Dataset entries ::
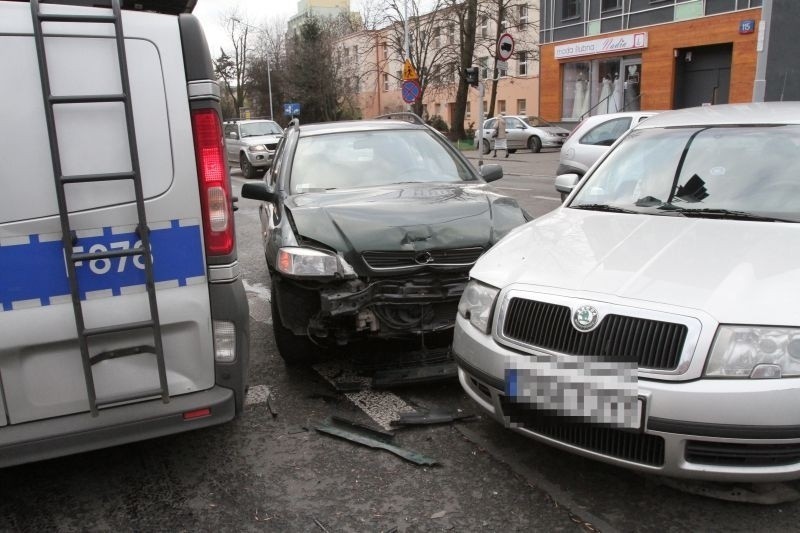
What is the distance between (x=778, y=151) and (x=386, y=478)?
109 inches

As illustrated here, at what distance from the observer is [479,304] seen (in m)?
3.26

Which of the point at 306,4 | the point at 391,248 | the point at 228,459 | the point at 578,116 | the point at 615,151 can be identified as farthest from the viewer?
the point at 306,4

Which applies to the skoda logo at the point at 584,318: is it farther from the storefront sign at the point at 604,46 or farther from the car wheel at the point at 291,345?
the storefront sign at the point at 604,46

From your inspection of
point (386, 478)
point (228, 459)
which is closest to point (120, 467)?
point (228, 459)

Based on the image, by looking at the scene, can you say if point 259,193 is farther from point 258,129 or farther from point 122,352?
point 258,129

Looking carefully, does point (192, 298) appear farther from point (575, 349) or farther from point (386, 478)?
point (575, 349)

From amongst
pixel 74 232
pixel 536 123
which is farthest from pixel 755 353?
pixel 536 123

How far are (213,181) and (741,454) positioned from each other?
7.98 ft

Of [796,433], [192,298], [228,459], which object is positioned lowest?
[228,459]

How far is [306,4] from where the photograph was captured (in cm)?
9356

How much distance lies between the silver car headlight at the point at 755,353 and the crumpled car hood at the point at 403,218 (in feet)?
6.04

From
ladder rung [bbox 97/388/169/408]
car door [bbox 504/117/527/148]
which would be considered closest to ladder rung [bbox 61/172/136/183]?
ladder rung [bbox 97/388/169/408]

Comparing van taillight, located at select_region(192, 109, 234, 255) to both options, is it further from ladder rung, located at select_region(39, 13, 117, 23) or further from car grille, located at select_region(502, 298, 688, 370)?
car grille, located at select_region(502, 298, 688, 370)

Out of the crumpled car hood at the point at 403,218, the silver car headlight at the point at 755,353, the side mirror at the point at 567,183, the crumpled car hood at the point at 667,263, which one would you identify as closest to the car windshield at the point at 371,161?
the crumpled car hood at the point at 403,218
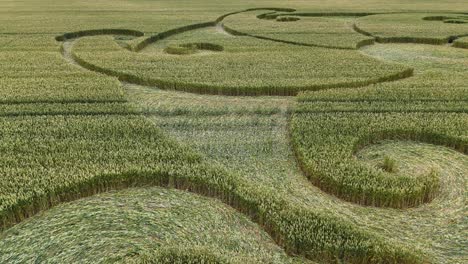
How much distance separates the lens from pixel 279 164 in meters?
10.3

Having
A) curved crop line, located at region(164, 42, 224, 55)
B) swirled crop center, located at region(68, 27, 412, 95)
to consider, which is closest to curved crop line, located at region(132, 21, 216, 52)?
swirled crop center, located at region(68, 27, 412, 95)

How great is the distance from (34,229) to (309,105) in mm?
8936

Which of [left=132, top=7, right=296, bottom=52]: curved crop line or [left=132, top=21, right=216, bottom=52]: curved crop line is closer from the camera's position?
[left=132, top=21, right=216, bottom=52]: curved crop line

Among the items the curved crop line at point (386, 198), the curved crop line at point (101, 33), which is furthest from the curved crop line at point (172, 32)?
the curved crop line at point (386, 198)

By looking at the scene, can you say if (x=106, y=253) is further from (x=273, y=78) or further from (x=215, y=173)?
(x=273, y=78)

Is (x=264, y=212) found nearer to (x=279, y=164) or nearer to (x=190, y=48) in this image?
(x=279, y=164)

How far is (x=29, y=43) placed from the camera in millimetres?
22500

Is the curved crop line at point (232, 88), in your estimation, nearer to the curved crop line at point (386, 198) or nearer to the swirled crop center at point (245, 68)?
the swirled crop center at point (245, 68)

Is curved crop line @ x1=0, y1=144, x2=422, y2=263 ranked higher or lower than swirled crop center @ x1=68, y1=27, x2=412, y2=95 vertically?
lower

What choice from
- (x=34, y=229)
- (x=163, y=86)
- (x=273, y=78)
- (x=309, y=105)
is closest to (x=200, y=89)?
(x=163, y=86)

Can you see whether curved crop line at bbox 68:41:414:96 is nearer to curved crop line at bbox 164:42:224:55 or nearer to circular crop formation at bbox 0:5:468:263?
circular crop formation at bbox 0:5:468:263

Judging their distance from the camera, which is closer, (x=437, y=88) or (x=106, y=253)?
(x=106, y=253)

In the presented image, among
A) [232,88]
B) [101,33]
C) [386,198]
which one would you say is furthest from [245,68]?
[101,33]

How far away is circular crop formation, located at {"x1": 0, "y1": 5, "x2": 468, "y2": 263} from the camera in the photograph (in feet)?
23.9
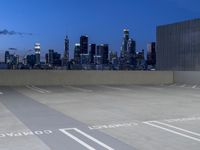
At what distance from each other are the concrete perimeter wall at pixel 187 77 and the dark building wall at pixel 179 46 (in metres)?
7.58

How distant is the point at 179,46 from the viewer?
136 ft

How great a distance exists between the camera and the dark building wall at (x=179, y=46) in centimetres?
3878

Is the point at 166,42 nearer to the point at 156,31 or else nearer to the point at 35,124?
the point at 156,31

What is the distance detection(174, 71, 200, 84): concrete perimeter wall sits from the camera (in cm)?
3012

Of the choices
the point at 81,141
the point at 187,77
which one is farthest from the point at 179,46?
the point at 81,141

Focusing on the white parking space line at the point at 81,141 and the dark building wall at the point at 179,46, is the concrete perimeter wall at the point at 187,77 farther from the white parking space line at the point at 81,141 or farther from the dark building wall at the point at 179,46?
the white parking space line at the point at 81,141

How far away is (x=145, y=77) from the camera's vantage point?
30.4 m

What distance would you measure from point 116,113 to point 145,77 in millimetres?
19649

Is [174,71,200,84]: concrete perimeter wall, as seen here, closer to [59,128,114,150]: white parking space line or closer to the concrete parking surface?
the concrete parking surface

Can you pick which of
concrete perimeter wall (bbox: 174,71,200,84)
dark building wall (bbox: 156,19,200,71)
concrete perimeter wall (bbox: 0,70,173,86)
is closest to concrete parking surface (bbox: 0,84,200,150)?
concrete perimeter wall (bbox: 0,70,173,86)

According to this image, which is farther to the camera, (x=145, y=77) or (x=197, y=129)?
(x=145, y=77)

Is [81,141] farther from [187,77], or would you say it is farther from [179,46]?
[179,46]

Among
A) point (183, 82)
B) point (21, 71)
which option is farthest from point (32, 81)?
point (183, 82)

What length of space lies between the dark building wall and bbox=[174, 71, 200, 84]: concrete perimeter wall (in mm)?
7585
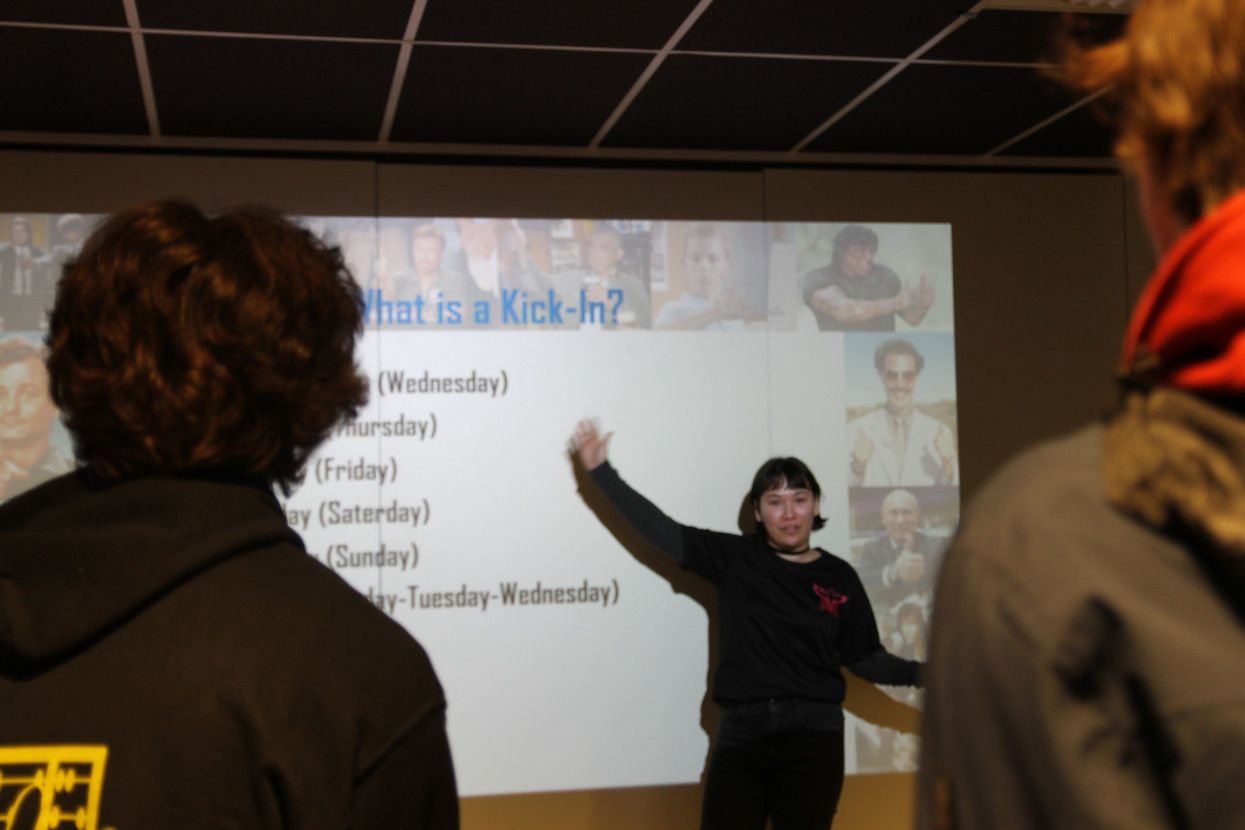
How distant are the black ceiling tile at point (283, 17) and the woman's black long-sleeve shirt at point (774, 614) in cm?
165

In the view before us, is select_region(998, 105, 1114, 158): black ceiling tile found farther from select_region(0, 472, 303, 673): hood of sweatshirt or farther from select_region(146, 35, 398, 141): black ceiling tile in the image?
select_region(0, 472, 303, 673): hood of sweatshirt

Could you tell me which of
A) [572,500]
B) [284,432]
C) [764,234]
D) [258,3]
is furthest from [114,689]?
[764,234]

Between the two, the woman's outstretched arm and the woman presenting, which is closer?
the woman presenting

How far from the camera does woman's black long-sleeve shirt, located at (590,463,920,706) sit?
11.5ft

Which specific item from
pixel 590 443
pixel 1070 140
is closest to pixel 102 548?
pixel 590 443

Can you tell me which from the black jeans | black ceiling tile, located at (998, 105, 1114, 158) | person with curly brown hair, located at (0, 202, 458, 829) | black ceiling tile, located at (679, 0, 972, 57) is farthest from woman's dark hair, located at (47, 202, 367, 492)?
black ceiling tile, located at (998, 105, 1114, 158)

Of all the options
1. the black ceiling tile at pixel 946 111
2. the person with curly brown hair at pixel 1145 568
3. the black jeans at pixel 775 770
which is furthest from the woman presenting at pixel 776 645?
the person with curly brown hair at pixel 1145 568

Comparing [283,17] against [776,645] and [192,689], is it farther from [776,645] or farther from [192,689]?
[192,689]

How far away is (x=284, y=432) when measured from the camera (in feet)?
3.49

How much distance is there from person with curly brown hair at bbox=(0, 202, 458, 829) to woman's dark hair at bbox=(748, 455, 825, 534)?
280 centimetres

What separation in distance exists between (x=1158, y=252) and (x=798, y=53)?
113 inches

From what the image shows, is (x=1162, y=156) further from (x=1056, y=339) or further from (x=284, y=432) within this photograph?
(x=1056, y=339)

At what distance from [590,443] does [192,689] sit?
3.07 meters

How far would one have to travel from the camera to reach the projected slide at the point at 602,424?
386 centimetres
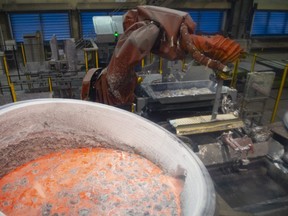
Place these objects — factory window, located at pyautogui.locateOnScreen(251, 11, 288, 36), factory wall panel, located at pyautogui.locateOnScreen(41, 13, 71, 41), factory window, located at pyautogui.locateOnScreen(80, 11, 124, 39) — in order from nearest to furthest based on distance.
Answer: factory wall panel, located at pyautogui.locateOnScreen(41, 13, 71, 41) < factory window, located at pyautogui.locateOnScreen(80, 11, 124, 39) < factory window, located at pyautogui.locateOnScreen(251, 11, 288, 36)

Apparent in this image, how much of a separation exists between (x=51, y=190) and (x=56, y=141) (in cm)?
44

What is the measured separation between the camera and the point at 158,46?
2.67m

Required task ::
Find the line containing "Comparing [283,17] against", then extract it and every line after it to the end of the data above, exactly and nothing else, without pictures.

Written reply ::
Comparing [283,17] against [776,645] and [192,689], is it farther from [776,645] or farther from [192,689]?
[192,689]

How far away is (x=284, y=432) when measured from the camera (in feet)?
3.49

How much distance is there from person with curly brown hair at bbox=(0, 202, 458, 829) to woman's dark hair at bbox=(748, 455, 825, 534)?
280 centimetres

What separation in distance exists between (x=1158, y=252) and (x=798, y=53)?
113 inches

From what the image shows, is (x=1162, y=156) further from (x=1056, y=339) or further from (x=284, y=432) within this photograph?
(x=1056, y=339)

At what distance from [590,443] does [192,689] sit?
3.07 meters

How far would one have to travel from the camera to reach the projected slide at the point at 602,424?
386 centimetres
Place these objects — factory window, located at pyautogui.locateOnScreen(251, 11, 288, 36), factory wall panel, located at pyautogui.locateOnScreen(41, 13, 71, 41), factory window, located at pyautogui.locateOnScreen(80, 11, 124, 39) — in order from nearest to furthest based on distance.
Answer: factory wall panel, located at pyautogui.locateOnScreen(41, 13, 71, 41) < factory window, located at pyautogui.locateOnScreen(80, 11, 124, 39) < factory window, located at pyautogui.locateOnScreen(251, 11, 288, 36)

Apparent in this image, how much of a separation exists between (x=51, y=190) and (x=56, y=141) (in cm)?
44

What is the measured separation between the camera and the point at 158,46?
2.67m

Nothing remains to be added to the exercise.